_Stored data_
-*-
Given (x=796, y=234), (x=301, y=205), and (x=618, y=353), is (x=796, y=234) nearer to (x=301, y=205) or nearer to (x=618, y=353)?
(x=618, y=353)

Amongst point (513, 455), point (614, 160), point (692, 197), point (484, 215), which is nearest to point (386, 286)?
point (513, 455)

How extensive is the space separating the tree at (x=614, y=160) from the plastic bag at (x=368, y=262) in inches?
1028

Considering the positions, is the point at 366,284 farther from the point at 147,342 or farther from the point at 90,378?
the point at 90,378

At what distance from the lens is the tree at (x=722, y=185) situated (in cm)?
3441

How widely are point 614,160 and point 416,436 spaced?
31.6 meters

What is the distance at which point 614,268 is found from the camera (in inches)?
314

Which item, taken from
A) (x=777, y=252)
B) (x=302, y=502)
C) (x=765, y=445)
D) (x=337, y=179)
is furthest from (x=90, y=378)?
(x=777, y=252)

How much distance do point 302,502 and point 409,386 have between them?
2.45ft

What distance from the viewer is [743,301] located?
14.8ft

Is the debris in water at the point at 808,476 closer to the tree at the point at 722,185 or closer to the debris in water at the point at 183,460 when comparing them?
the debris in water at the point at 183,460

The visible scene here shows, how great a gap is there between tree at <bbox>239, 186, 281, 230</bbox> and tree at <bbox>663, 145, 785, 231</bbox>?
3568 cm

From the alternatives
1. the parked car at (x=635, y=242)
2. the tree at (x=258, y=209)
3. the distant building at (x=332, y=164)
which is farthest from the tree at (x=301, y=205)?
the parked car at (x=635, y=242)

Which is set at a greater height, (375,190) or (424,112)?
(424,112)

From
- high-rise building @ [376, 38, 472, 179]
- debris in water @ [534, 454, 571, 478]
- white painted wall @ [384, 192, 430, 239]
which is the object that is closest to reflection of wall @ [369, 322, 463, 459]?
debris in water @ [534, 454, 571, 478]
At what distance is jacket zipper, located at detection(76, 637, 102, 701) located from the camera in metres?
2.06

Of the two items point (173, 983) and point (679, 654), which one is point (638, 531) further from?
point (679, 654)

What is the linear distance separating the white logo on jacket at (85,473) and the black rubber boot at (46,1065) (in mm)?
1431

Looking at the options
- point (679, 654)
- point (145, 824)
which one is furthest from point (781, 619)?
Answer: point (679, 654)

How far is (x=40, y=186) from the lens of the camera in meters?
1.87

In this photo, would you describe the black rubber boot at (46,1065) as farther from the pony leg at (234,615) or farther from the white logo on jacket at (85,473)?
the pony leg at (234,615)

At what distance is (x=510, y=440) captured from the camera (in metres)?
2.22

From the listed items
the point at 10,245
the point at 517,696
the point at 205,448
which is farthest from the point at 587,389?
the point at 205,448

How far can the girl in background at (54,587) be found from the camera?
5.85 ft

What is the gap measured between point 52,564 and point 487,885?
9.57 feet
-*-
_Set task_
Recast the data above as a Markdown table with the columns "Row" and "Line," giving each non-blank line its own numbered row and leaving out blank lines.

_Answer to this problem_
| Row | Line |
|---|---|
| 1 | Given (x=796, y=234), (x=301, y=205), and (x=618, y=353), is (x=796, y=234) nearer to (x=301, y=205) or nearer to (x=618, y=353)? |
| 2 | (x=618, y=353) |
| 3 | Amongst point (513, 455), point (614, 160), point (692, 197), point (484, 215), which is nearest to point (386, 286)? |
| 4 | point (513, 455) |
| 5 | How extensive is the space separating the tree at (x=614, y=160) from the plastic bag at (x=368, y=262) in inches? |
| 6 | 1028 |
| 7 | Considering the positions, is the point at 366,284 farther from the point at 147,342 or farther from the point at 90,378? |
| 8 | the point at 90,378 |
| 9 | At what distance from the lens is the tree at (x=722, y=185) situated (in cm)? |
| 10 | 3441 |
| 11 | How widely are point 614,160 and point 416,436 spaced? |
| 12 | 31.6 meters |
| 13 | What is the distance at which point 614,268 is found from the camera (in inches)? |
| 14 | 314 |
| 15 | Which item, taken from |
| 16 | A) (x=777, y=252) |
| 17 | B) (x=302, y=502) |
| 18 | C) (x=765, y=445) |
| 19 | D) (x=337, y=179) |
| 20 | is furthest from (x=90, y=378)? |
| 21 | (x=777, y=252) |
| 22 | How much distance do point 302,502 and point 409,386 have between them? |
| 23 | 2.45ft |
| 24 | What distance from the viewer is [743,301] located? |
| 25 | 14.8ft |
| 26 | Is the debris in water at the point at 808,476 closer to the tree at the point at 722,185 or closer to the debris in water at the point at 183,460 when comparing them? |
| 27 | the debris in water at the point at 183,460 |
| 28 | The visible scene here shows, how great a gap is there between tree at <bbox>239, 186, 281, 230</bbox> and tree at <bbox>663, 145, 785, 231</bbox>? |
| 29 | 3568 cm |
| 30 | From the alternatives |
| 31 | 1. the parked car at (x=635, y=242) |
| 32 | 2. the tree at (x=258, y=209) |
| 33 | 3. the distant building at (x=332, y=164) |
| 34 | which is farthest from the tree at (x=301, y=205)? |
| 35 | the parked car at (x=635, y=242) |
| 36 | Which is set at a greater height, (375,190) or (424,112)? |
| 37 | (424,112) |
| 38 | From |
| 39 | - high-rise building @ [376, 38, 472, 179] |
| 40 | - debris in water @ [534, 454, 571, 478] |
| 41 | - white painted wall @ [384, 192, 430, 239] |
| 42 | which is the object that is closest to reflection of wall @ [369, 322, 463, 459]? |
| 43 | debris in water @ [534, 454, 571, 478] |
| 44 | At what distance is jacket zipper, located at detection(76, 637, 102, 701) located from the camera in metres? |
| 45 | 2.06 |
| 46 | Of the two items point (173, 983) and point (679, 654), which one is point (638, 531) further from? |
| 47 | point (679, 654) |
| 48 | What is the linear distance separating the white logo on jacket at (85,473) and the black rubber boot at (46,1065) (in mm)? |
| 49 | 1431 |
| 50 | Looking at the options |
| 51 | - point (679, 654) |
| 52 | - point (145, 824) |
| 53 | which one is furthest from point (781, 619)? |
| 54 | Answer: point (679, 654) |
| 55 | How far is (x=40, y=186) from the lens of the camera in meters? |
| 56 | 1.87 |
| 57 | In this photo, would you describe the black rubber boot at (46,1065) as farther from the pony leg at (234,615) or farther from the white logo on jacket at (85,473)? |
| 58 | the pony leg at (234,615) |
| 59 | At what distance is (x=510, y=440) captured from the camera (in metres)? |
| 60 | 2.22 |
| 61 | From the listed items |
| 62 | the point at 10,245 |
| 63 | the point at 517,696 |
| 64 | the point at 205,448 |
| 65 | which is farthest from the point at 587,389? |
| 66 | the point at 205,448 |
| 67 | How far can the girl in background at (54,587) be found from the camera? |
| 68 | 5.85 ft |
| 69 | What is the gap measured between point 52,564 and point 487,885? |
| 70 | 9.57 feet |